**TASK BRIEF**
Express every line of the items below as a JSON list of strings, with one string per line and no entries for blank lines.
────────────────
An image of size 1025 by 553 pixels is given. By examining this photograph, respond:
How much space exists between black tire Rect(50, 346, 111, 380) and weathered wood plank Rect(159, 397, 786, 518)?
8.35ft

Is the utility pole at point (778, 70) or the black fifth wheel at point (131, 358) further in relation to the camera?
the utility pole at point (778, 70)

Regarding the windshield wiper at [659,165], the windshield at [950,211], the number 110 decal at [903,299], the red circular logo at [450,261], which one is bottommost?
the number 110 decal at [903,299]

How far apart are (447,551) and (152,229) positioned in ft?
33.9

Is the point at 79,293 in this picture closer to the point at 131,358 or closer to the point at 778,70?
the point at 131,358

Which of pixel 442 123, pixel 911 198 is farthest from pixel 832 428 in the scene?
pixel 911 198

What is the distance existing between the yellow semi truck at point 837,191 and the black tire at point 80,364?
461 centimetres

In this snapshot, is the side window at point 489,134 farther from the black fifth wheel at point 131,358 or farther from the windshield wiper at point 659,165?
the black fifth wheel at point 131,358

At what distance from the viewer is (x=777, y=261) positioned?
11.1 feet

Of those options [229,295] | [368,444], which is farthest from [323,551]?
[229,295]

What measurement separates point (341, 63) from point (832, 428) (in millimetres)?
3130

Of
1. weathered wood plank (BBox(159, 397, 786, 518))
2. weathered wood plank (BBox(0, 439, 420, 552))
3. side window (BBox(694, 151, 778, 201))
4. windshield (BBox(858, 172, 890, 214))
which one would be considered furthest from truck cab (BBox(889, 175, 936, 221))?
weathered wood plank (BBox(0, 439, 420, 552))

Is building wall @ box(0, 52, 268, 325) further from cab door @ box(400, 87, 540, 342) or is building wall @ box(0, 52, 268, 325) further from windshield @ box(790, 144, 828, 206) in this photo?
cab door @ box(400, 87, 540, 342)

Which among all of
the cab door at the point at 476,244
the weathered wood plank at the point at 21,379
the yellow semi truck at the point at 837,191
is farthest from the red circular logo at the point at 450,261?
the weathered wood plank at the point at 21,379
────────────────
**SOLVED PROBLEM**
[
  "An image of size 1025 by 553 pixels is given. By examining this photograph, respond:",
  "How much space exists between black tire Rect(50, 346, 111, 380) and weathered wood plank Rect(159, 397, 786, 518)?",
  "8.35ft",
  "Is the utility pole at point (778, 70) or the black fifth wheel at point (131, 358) further in relation to the camera?",
  "the utility pole at point (778, 70)",
  "Regarding the windshield wiper at [659,165], the windshield at [950,211], the number 110 decal at [903,299], the red circular logo at [450,261], which one is bottommost?",
  "the number 110 decal at [903,299]",
  "How far apart are (447,551) and (152,229) positioned in ft?",
  "33.9",
  "Is the point at 79,293 in this picture closer to the point at 131,358 or closer to the point at 778,70?",
  "the point at 131,358",
  "Which of pixel 442 123, pixel 911 198 is farthest from pixel 832 428 in the scene?",
  "pixel 911 198",
  "What is the distance existing between the yellow semi truck at point 837,191 and the black tire at point 80,364?",
  "461 centimetres",
  "In this snapshot, is the side window at point 489,134 farther from the black fifth wheel at point 131,358 or farther from the windshield wiper at point 659,165?",
  "the black fifth wheel at point 131,358",
  "At what distance from the viewer is (x=777, y=261) positioned?",
  "11.1 feet",
  "Of those options [229,295] | [368,444], which is farthest from [323,551]?",
  "[229,295]",
  "What measurement separates point (341, 63) from point (832, 428) (in millimetres)?",
  "3130",
  "Of",
  "1. weathered wood plank (BBox(159, 397, 786, 518))",
  "2. weathered wood plank (BBox(0, 439, 420, 552))",
  "3. side window (BBox(694, 151, 778, 201))",
  "4. windshield (BBox(858, 172, 890, 214))",
  "which one would be considered furthest from truck cab (BBox(889, 175, 936, 221))?",
  "weathered wood plank (BBox(0, 439, 420, 552))",
  "Is building wall @ box(0, 52, 268, 325) further from cab door @ box(400, 87, 540, 342) or is building wall @ box(0, 52, 268, 325) further from windshield @ box(790, 144, 828, 206) in this photo?",
  "cab door @ box(400, 87, 540, 342)",
  "Which among all of",
  "the cab door at the point at 476,244",
  "the weathered wood plank at the point at 21,379",
  "the yellow semi truck at the point at 837,191",
  "is farthest from the red circular logo at the point at 450,261?",
  "the weathered wood plank at the point at 21,379"
]